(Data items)
---------------

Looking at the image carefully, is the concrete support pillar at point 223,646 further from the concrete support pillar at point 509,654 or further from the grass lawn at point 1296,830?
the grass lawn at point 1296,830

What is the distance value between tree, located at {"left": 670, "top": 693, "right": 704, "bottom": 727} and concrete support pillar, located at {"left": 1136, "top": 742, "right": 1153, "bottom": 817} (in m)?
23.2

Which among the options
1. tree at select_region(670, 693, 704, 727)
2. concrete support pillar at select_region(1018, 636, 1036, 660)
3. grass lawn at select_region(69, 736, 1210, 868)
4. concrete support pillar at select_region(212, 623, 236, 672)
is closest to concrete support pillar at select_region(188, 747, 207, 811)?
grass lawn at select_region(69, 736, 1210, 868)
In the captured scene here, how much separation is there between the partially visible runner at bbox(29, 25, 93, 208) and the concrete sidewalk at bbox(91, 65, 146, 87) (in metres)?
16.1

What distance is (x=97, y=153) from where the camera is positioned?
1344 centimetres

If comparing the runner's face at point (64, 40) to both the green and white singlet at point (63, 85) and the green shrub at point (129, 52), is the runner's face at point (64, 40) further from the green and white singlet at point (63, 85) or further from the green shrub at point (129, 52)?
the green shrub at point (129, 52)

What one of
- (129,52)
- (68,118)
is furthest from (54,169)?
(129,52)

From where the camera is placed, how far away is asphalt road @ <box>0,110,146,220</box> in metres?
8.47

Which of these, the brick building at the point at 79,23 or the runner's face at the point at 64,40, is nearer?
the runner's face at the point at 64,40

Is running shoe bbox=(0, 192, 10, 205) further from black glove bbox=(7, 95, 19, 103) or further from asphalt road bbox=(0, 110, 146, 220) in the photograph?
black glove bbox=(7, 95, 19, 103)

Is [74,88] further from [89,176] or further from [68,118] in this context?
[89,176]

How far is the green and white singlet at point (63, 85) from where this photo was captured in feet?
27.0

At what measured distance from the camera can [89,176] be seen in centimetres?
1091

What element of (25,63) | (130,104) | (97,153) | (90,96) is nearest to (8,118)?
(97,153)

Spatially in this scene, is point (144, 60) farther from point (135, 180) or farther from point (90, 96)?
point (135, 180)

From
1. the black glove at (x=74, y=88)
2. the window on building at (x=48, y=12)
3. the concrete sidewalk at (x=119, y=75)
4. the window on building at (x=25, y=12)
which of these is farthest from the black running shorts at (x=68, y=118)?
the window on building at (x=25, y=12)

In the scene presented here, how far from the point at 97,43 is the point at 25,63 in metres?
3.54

---------------

▶ **TO BE DONE**:
Write out all the entries exactly.

▶ **PROBLEM SOLUTION**:
Looking at the image carefully, is the concrete support pillar at point 223,646 further from the concrete support pillar at point 509,654 or further from the grass lawn at point 1296,830?
the grass lawn at point 1296,830

What is the distance value between tree, located at {"left": 670, "top": 693, "right": 704, "bottom": 727} and concrete support pillar, located at {"left": 1136, "top": 742, "right": 1153, "bottom": 817} (in m)?
23.2

Which among the options
1. tree at select_region(670, 693, 704, 727)
2. concrete support pillar at select_region(1018, 636, 1036, 660)
3. grass lawn at select_region(69, 736, 1210, 868)
4. concrete support pillar at select_region(212, 623, 236, 672)
is closest to concrete support pillar at select_region(188, 747, 207, 811)?
grass lawn at select_region(69, 736, 1210, 868)
In the captured scene here, how much separation is there between the partially visible runner at bbox(29, 25, 93, 208) and the concrete sidewalk at bbox(91, 65, 146, 87) (in metres)?
16.1

What distance is (x=97, y=153) from where the camera is positioned?
1344 centimetres

If comparing the runner's face at point (64, 40) to both the green and white singlet at point (63, 85) and the green shrub at point (129, 52), is the runner's face at point (64, 40) further from the green and white singlet at point (63, 85) or further from the green shrub at point (129, 52)?
the green shrub at point (129, 52)

What one of
- (129,52)
- (68,118)
is furthest from (54,169)?
(129,52)

From where the camera is placed, how far away is asphalt road @ <box>0,110,146,220</box> in metres?
8.47

Which of these, the brick building at the point at 79,23 or the runner's face at the point at 64,40, is nearer?
the runner's face at the point at 64,40

Is running shoe bbox=(0, 192, 10, 205) further from black glove bbox=(7, 95, 19, 103) or further from asphalt road bbox=(0, 110, 146, 220) in the photograph?
black glove bbox=(7, 95, 19, 103)

Is [74,88] further from [89,176] or further from [68,118] in this context?
[89,176]

How far is the green and white singlet at point (63, 85) from where this photo was captured in feet?
27.0

At what measured distance from the camera can [89,176] be seen in centimetres?
1091

What element of (25,63) | (130,104) | (97,153) | (90,96) is nearest to (8,118)?
(97,153)

Spatially in this scene, is point (144, 60) farther from point (135, 180) or farther from point (90, 96)?
point (135, 180)

From
1. the black glove at (x=74, y=88)
2. the window on building at (x=48, y=12)
3. the concrete sidewalk at (x=119, y=75)
4. the window on building at (x=25, y=12)
which of these is farthest from the black running shorts at (x=68, y=118)?
the window on building at (x=25, y=12)

In the scene presented here, how far from the point at 97,43 is the point at 25,63 in metres?
3.54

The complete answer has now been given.